Chuck Anderson: Yeah, I did see that, but I hadn’t looked at it in a while... Yeah, that’s so cool. It’s funny how many different variations there have been, people doing their own interpretation of the cover. It’s kind of crazy when you see the illustration that he was inspired by originally and how it came to life. It’s sort of an iconic thing that I did. I don’t even think I knew what I was getting into at the time. There’s so much about that I was unfamiliar with. I just tried to be a good listener, just really listen to what Lupe was looking for and bring it to life.
AllHipHop: Have you reflected on the fact that you’ve created this iconic image?
Chuck Anderson: Yeah, especially over the last week. I went to the [Red Bull Music Festival Chicago] show. They brought the album cover to life with the lighting on the stage. It was really cool to see it all come alive. I’ve done a lot of reflecting on it a lot of times over the years. It’s been 13 years since it came out, but it’s been almost 14 years since I first worked on it. It just keeps coming up in my career over and over again. I’ve done a lot of work in my career. If you look at my portfolio, one thing I pride myself on is I’ve been very prolific. I’ve made a lot of stuff. But nothing comes up quite like the Food & Liquor cover. Whenever I do interviews or I speak or anytime anyone wants to talk about my work, that comes up. And it’s so funny because I haven’t actually done a lot of album covers in my career. I think this is the only Hip Hop one I’ve done. I’ve worked with some Punk bands and more mainstream stuff, but this keeps popping up. It tells me this album means a lot to people. It’s really cool to be apart of it.
AllHipHop: Do you remember the first time you saw the final image in the CD package?
Chuck Anderson: Yeah, I went to Best Buy and I bought it. I remember sending all the artwork over. I remember the day it came out. I drove to Best Buy and bought two copies.
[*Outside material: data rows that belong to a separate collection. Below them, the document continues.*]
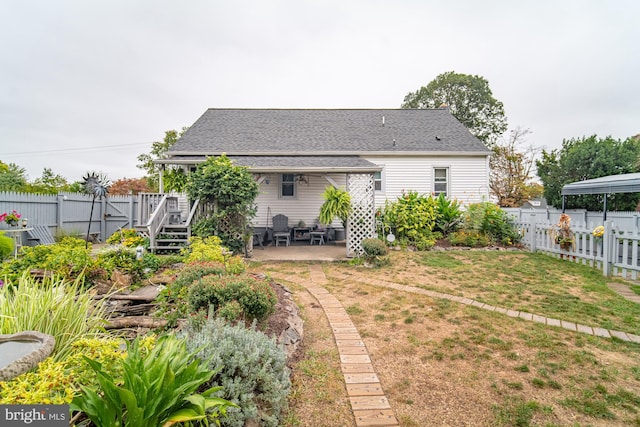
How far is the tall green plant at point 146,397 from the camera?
1.44 metres

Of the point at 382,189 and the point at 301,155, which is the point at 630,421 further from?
the point at 301,155

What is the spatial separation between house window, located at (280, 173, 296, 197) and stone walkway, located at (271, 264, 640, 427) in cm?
661

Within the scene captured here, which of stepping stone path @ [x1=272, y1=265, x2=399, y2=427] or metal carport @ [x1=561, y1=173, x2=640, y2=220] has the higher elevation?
metal carport @ [x1=561, y1=173, x2=640, y2=220]

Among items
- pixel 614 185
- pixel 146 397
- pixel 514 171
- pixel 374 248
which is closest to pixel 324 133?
pixel 374 248

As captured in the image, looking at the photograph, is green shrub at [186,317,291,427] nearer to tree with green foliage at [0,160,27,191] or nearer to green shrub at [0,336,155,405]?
green shrub at [0,336,155,405]

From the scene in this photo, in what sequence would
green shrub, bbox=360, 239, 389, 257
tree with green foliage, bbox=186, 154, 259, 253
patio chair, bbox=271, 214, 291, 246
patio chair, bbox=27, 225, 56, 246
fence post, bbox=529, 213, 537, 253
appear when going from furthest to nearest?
patio chair, bbox=271, 214, 291, 246 → patio chair, bbox=27, 225, 56, 246 → fence post, bbox=529, 213, 537, 253 → tree with green foliage, bbox=186, 154, 259, 253 → green shrub, bbox=360, 239, 389, 257

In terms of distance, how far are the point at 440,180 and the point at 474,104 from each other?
17648 millimetres

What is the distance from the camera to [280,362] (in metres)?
2.60

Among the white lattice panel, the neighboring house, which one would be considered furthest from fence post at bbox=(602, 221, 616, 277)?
the white lattice panel

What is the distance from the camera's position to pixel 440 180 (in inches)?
531

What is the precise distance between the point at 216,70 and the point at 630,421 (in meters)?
16.3

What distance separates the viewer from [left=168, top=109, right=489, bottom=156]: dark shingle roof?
13.2 meters

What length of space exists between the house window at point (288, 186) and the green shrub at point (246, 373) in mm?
10778

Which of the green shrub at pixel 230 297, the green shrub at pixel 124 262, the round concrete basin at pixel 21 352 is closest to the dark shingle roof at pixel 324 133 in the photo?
the green shrub at pixel 124 262
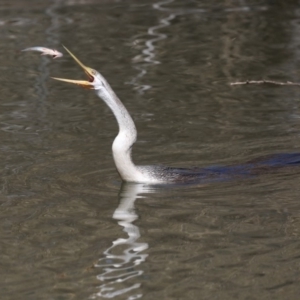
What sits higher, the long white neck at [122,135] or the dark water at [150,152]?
the long white neck at [122,135]

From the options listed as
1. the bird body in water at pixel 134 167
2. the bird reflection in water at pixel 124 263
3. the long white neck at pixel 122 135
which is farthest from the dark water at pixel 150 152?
the long white neck at pixel 122 135

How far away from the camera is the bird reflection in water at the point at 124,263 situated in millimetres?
6781

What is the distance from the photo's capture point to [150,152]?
35.9ft

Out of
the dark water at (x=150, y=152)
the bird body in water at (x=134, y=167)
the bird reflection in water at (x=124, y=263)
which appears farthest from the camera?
the bird body in water at (x=134, y=167)

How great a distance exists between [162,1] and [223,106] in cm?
837

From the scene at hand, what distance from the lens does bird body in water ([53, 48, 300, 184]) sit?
9.34 m

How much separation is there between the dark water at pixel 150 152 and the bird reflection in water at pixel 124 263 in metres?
0.02

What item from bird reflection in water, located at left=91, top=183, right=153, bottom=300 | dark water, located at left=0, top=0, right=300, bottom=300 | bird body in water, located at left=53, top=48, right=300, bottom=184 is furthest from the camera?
bird body in water, located at left=53, top=48, right=300, bottom=184

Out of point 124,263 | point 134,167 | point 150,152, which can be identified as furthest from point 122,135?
point 124,263

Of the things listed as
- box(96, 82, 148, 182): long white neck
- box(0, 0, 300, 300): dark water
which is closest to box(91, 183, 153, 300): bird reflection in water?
box(0, 0, 300, 300): dark water

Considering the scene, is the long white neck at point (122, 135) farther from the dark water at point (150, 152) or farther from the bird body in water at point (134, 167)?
the dark water at point (150, 152)

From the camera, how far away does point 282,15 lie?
19094mm

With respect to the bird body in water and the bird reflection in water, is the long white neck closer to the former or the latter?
the bird body in water

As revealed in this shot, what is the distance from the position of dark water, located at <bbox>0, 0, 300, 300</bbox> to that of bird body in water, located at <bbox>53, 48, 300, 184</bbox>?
0.16 metres
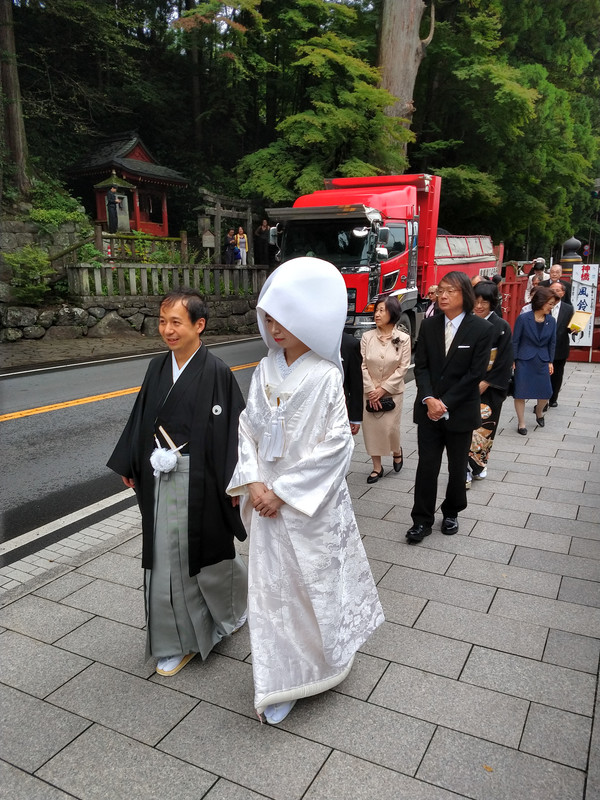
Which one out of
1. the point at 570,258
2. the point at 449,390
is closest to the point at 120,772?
the point at 449,390

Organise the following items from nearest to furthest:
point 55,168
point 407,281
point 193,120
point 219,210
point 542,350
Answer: point 542,350, point 407,281, point 219,210, point 55,168, point 193,120

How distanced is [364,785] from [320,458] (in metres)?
1.19

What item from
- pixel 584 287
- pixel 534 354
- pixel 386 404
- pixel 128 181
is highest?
pixel 128 181

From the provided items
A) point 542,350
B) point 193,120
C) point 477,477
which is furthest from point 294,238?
point 193,120

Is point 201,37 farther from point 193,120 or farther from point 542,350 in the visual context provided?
point 542,350

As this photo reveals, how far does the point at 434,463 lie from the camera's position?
4.17 meters

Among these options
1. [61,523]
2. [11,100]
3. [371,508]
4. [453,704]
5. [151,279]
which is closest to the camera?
[453,704]

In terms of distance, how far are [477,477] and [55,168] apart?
68.9 ft

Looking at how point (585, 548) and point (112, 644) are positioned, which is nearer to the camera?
point (112, 644)

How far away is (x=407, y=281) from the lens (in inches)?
499

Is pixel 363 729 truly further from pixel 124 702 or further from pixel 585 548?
pixel 585 548

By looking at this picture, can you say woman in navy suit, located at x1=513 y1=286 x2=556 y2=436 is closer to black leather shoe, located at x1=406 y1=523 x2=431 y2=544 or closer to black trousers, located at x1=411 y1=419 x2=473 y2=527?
black trousers, located at x1=411 y1=419 x2=473 y2=527

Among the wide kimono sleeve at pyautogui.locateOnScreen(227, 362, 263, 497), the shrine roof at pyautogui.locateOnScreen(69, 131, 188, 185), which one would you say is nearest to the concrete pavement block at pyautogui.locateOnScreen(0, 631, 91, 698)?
the wide kimono sleeve at pyautogui.locateOnScreen(227, 362, 263, 497)

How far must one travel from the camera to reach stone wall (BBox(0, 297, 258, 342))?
1364 cm
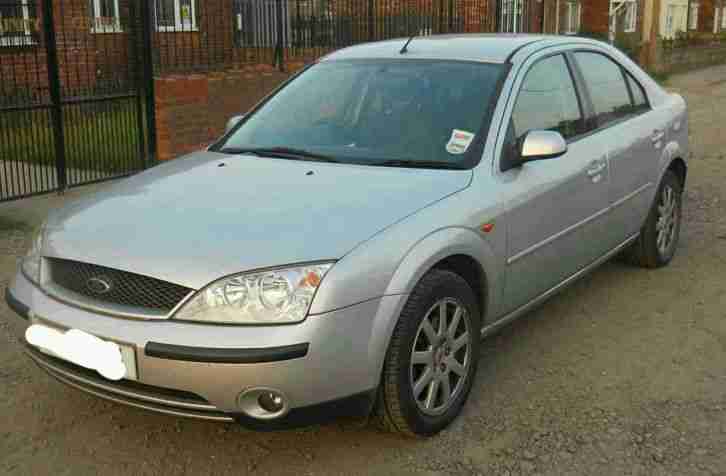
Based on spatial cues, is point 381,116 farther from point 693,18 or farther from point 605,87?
point 693,18

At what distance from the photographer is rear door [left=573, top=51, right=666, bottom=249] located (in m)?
5.00

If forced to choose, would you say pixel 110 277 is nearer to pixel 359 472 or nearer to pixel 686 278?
pixel 359 472

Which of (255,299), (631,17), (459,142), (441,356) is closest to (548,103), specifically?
(459,142)

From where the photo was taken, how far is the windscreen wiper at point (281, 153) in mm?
4141

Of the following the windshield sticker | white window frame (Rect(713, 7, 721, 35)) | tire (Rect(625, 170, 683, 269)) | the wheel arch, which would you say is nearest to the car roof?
the windshield sticker

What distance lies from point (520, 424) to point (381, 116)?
1619mm

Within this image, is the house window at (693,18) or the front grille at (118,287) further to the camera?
the house window at (693,18)

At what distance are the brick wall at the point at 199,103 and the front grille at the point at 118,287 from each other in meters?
6.14

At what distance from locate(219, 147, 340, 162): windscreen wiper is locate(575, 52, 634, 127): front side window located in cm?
177

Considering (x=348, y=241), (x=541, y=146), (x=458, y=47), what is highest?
(x=458, y=47)

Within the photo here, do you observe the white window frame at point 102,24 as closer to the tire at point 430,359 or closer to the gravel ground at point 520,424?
the gravel ground at point 520,424

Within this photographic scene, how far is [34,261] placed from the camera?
11.8ft

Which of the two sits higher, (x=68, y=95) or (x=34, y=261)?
(x=68, y=95)

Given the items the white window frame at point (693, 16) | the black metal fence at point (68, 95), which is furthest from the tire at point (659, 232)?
the white window frame at point (693, 16)
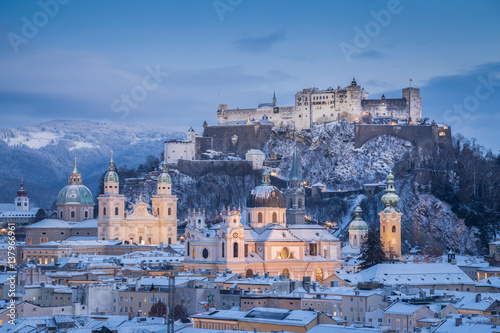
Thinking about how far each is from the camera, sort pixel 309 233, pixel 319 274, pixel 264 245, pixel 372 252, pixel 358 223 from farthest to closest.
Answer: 1. pixel 358 223
2. pixel 309 233
3. pixel 372 252
4. pixel 319 274
5. pixel 264 245

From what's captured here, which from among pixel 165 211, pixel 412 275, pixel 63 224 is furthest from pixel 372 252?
pixel 63 224

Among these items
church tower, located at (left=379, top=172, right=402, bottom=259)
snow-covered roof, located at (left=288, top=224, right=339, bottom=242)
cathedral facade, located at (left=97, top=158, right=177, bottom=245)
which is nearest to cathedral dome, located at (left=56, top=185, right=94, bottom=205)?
cathedral facade, located at (left=97, top=158, right=177, bottom=245)

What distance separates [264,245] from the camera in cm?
10375

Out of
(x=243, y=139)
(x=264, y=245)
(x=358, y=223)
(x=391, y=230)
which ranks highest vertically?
(x=243, y=139)

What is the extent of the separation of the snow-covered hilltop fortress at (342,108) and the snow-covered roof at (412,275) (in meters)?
59.0

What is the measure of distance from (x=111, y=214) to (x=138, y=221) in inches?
116

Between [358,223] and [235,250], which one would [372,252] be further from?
[358,223]

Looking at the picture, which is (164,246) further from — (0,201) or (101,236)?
(0,201)

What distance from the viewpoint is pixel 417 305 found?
66.9 metres

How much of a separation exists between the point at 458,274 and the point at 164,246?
36779mm

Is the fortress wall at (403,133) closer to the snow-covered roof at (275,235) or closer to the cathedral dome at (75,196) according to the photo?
the cathedral dome at (75,196)

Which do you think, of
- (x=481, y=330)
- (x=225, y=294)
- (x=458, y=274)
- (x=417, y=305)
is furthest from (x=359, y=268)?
(x=481, y=330)

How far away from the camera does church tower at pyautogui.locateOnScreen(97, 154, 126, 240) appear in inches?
4951

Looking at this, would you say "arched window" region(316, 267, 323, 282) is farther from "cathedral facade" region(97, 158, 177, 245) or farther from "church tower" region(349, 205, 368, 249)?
"cathedral facade" region(97, 158, 177, 245)
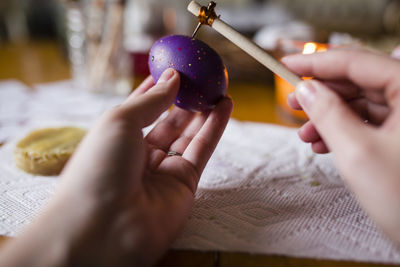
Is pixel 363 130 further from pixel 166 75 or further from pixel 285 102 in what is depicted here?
pixel 285 102

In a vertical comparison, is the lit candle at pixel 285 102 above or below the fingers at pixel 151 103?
below

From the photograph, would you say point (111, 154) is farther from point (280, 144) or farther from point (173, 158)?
point (280, 144)

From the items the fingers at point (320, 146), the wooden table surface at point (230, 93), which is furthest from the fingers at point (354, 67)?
the wooden table surface at point (230, 93)

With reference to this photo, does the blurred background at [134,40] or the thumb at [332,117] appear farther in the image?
the blurred background at [134,40]

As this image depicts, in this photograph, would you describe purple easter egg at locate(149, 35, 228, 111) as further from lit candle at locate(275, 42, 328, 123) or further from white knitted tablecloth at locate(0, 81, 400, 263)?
lit candle at locate(275, 42, 328, 123)

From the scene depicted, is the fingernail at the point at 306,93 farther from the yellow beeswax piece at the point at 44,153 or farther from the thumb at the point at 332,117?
the yellow beeswax piece at the point at 44,153

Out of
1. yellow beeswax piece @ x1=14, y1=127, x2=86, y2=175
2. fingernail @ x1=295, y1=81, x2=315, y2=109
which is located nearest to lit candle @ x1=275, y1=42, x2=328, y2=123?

AllHipHop: So you have a book out now?
Chuck Anderson: Yeah, I just put a new book out of some work that I’ve been doing this past year called Crash Report. It’s part of a new collection I put out and the relaunching of my online store. I used to have an online store from 2004 to 2012. Then I went on hiatus for a little bit. I just brought it back. So yeah, that’s the most recent project I’ve been doing personally.